— Document text —
::::
Teaming with Johnny Hotbody as The Dog Pound, they defeated The Confederacy (Rockin' Rebel & Jimmy Jannetty) at Spring Spectacular II in Philadelphia on May 18, 1991, to become the first TWA Tag Team Champions. On August 3, The Dog Pound teamed with TWA Heavyweight Champion D. C. Drake at Summer Sizzler II in a 6-man tag team "elimination" match against J.T. Smith, Tony Stetson and C.N. Redd. Bam Bam Bigelow was the special guest referee. Although Drake lost the heavyweight title to Smith, they ended up winning the match when Winters pinned Stetson. Winters and Hotbody lost the tag team titles a month later to The Blackhearts (David Health & Tom Nash) at Autumn Armageddon II on September 21, 1991. D. C. Drake was substituting for Winters and was the man pinned when the titles changed hands. The promotion closed four months later.

===Eastern Championship Wrestling (1992–1993)===
Days after Goodhart announced the close of the Tri-State Wrestling Alliance, Winters met with Steve Truitt, Bob Artese and Tod Gordon at Gordon's Philadelphia office. They decided to continue promoting events without Goodhart and began organizing the future Eastern Championship Wrestling. Winters accepted the position of its first booker. While head instructor of Goodhart's wrestling school, Winters had trained several future ECW stars such as Don E. Allen, Glen Osbourne and The Sandman.
::::
— Complete the following —
A - Summarize the passage on Winters in two sentences.
B - From the passage on Winters, write out the stretch from "Teaming with Johnny" through "four months later.".
::::
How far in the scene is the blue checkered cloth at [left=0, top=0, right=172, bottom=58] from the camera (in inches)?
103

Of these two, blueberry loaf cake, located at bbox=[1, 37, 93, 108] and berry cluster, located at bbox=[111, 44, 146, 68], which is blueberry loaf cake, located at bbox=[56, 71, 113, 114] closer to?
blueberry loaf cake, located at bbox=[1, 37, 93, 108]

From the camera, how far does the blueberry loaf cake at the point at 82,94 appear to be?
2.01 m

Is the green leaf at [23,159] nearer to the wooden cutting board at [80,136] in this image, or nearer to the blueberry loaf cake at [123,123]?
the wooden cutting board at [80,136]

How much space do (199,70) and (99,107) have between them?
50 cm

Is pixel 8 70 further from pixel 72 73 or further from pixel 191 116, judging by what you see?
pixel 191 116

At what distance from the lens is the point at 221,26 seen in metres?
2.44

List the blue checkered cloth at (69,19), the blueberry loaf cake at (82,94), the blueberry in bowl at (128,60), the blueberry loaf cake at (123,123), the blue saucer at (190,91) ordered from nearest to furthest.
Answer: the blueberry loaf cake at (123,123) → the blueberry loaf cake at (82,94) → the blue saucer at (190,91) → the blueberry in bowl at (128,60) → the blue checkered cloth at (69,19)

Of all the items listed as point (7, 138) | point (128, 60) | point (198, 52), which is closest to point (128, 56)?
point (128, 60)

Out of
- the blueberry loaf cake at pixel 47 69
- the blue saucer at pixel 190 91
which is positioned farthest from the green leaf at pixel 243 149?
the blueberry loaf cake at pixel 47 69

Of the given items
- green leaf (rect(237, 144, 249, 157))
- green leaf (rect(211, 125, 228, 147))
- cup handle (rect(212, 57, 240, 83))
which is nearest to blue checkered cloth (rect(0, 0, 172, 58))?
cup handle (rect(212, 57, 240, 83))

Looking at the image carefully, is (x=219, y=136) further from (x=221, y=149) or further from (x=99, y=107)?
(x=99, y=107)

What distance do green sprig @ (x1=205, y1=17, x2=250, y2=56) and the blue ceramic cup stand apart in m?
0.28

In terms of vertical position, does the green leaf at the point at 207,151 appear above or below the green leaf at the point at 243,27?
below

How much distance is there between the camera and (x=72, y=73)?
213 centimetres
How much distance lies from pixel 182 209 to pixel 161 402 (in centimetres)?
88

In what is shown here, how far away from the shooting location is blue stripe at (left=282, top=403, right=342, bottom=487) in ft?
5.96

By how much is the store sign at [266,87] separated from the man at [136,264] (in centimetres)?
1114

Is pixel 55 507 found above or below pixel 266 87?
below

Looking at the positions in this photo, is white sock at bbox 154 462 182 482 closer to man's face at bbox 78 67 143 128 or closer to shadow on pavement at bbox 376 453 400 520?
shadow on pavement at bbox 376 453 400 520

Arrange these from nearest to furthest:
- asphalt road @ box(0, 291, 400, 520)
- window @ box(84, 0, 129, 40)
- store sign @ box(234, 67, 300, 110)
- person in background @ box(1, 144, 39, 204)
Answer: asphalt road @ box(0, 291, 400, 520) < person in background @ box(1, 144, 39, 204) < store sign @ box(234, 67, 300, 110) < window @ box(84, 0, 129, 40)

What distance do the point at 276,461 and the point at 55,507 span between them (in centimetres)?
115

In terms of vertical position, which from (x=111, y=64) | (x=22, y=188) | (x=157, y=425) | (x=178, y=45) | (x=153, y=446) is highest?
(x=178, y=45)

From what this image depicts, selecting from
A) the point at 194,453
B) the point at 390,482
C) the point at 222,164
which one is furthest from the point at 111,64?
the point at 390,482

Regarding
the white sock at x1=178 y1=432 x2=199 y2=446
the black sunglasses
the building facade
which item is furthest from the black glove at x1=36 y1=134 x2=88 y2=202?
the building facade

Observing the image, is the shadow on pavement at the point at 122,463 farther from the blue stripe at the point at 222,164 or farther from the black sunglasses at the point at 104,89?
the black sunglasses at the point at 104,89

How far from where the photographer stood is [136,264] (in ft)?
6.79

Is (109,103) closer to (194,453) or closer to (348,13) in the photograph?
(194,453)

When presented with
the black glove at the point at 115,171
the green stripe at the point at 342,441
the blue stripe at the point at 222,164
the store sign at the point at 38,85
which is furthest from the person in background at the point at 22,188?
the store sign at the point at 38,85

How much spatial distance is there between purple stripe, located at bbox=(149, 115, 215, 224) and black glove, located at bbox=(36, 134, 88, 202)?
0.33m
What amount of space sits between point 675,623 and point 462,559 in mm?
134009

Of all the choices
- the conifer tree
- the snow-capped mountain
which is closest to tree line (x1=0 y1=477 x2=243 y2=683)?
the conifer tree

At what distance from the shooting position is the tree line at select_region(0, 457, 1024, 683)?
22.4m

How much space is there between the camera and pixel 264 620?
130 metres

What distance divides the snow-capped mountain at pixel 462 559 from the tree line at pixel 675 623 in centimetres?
::::
— Answers per task —
A - Teaming with Johnny Hotbody as The Dog Pound, Winters won the first TWA Tag Team Championship in May 1991, and the pair lost the titles to The Blackhearts that September, four months before the promotion closed. After Goodhart announced the close of the Tri-State Wrestling Alliance, Winters met with Steve Truitt, Bob Artese and Tod Gordon to begin organizing Eastern Championship Wrestling, and he became its first booker.

B -
Teaming with Johnny Hotbody as The Dog Pound, they defeated The Confederacy (Rockin' Rebel & Jimmy Jannetty) at Spring Spectacular II in Philadelphia on May 18, 1991, to become the first TWA Tag Team Champions. On August 3, The Dog Pound teamed with TWA Heavyweight Champion D. C. Drake at Summer Sizzler II in a 6-man tag team "elimination" match against J.T. Smith, Tony Stetson and C.N. Redd. Bam Bam Bigelow was the special guest referee. Although Drake lost the heavyweight title to Smith, they ended up winning the match when Winters pinned Stetson. Winters and Hotbody lost the tag team titles a month later to The Blackhearts (David Health & Tom Nash) at Autumn Armageddon II on September 21, 1991. D. C. Drake was substituting for Winters and was the man pinned when the titles changed hands. The promotion closed four months later.